As you are performing hive inspections every 10 days, be looking for eggs.  When you see eggs, you know the queen is present.  If most of the brood is in the upper box and there are some empty frames in the bottom box, switch the placement of the boxes (top box now on the bottom, bottom box now on the top).  This will give the queen some egg laying space in the upper box.  A few queens will use both brood boxes while most will work up and don’t seem to get back down into the bottom box.  Be on the lookout for swarm cells.  They are generally on the bottom of the frames in any of the boxes.

If you can’t switch boxes for some reason, consider reorganizing the frames in the brood area to provide more egg laying room in the center of the box(es).

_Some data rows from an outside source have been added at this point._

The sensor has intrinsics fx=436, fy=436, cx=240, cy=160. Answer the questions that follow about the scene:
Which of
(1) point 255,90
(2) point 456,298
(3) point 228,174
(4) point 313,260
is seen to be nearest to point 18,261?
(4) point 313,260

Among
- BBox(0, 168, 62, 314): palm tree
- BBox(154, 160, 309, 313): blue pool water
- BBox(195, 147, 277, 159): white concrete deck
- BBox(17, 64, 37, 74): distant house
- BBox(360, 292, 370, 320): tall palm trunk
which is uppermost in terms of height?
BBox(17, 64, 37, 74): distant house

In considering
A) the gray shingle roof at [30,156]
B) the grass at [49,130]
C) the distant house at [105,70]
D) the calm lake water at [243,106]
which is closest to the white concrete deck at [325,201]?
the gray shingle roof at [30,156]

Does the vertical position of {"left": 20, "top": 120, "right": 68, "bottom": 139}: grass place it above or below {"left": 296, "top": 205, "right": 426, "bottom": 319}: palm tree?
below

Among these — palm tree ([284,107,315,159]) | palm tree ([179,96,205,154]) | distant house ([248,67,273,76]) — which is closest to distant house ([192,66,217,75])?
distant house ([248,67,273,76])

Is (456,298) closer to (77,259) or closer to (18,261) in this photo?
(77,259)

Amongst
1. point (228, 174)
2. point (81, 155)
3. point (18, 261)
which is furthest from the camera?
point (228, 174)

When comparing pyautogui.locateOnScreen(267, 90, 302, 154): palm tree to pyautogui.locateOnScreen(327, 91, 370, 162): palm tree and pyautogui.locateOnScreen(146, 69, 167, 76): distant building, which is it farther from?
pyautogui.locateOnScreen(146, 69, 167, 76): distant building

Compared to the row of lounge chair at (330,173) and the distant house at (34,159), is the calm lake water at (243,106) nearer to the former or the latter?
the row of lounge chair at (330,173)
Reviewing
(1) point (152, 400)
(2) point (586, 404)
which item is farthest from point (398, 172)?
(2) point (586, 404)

This is a good time of the year to increase the size of your apiary by making splits or nucs.  Another swarm prevention approach is to equalize the hives by taking from the strong and giving to the weak.

Keep some equipment ready to hive a swarm.  You never know when you might get a call from someone.

For those hives that have swarmed, check to see if the virgin queen got mated by looking for eggs and larva.  If they weren’t successful in producing a good queen, you could place a nuc in the hive or put the swarm back into the hive using the shook swarm technique.  You could also order a queen.  Just do that before you end up with laying workers.


Blueberry, Black Locust, Chives, Dandelion, Crimson Clover, Cultivated Blackberries, Cultivated Mustard, Cultivated Radish, Empress Tree, Lavender, Meadowfoam, Photina, Poison Oak, Scotch Broom, Single Rose, Wild Radish, Wild Blackberries, and Various Garden Plants.